Además, los amigos que estaban dispuestos a ponerse de pie y ayudarme a protegerme de la comunicación tóxica después de la separación me ayudaron a reforzar mi fortaleza y a entender que tenía el derecho a poner límites. El apoyo a la autodeterminación de la víctima es más importante que nada.
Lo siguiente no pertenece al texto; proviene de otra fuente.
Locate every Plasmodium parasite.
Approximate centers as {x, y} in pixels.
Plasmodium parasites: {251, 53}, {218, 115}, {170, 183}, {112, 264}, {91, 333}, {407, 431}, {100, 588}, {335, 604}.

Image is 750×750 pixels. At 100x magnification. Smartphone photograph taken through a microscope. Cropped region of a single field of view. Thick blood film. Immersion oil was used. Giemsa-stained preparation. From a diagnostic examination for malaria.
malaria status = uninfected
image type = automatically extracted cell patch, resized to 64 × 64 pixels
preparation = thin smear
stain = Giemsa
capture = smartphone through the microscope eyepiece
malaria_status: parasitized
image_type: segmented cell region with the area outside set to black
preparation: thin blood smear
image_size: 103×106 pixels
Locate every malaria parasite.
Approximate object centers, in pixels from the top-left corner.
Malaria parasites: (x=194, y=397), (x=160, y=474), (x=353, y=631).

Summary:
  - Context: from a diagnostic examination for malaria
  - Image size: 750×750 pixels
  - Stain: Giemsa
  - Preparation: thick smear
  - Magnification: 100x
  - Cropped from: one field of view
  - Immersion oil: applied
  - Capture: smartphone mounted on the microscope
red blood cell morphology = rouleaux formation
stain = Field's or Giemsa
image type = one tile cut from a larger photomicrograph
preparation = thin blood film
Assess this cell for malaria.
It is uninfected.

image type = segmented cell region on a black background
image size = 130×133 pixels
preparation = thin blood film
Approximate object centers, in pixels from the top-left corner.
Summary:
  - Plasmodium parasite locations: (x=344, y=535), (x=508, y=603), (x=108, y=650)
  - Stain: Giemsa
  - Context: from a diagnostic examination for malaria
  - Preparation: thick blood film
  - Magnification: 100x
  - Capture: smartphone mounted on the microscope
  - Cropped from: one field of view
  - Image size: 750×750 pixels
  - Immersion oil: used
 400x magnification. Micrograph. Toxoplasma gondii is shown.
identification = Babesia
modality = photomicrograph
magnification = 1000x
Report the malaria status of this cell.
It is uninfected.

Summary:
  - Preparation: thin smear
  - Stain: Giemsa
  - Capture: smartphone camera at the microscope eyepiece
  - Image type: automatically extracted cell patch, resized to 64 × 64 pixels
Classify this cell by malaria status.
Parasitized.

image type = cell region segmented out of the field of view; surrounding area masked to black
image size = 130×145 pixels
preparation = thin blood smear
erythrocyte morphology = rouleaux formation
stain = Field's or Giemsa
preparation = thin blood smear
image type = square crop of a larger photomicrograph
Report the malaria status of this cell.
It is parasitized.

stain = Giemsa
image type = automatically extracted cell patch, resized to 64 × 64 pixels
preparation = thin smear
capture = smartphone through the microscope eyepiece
“El abuso es el producto de una mentalidad que se excusa y tolera la intimidación y la explotación, que promueve la superioridad y la falta de respeto, y que le arroja la responsabilidad a los oprimidos. Todos los esfuerzos por terminar con los abusos hacia las mujeres, en última instancia, tienen que responder esta pregunta: ¿Cómo podemos cambiar los valores sociales para que se respete el derecho de las mujeres a vivir sus vidas libre de insultos, invasión, impotencia e intimidación?”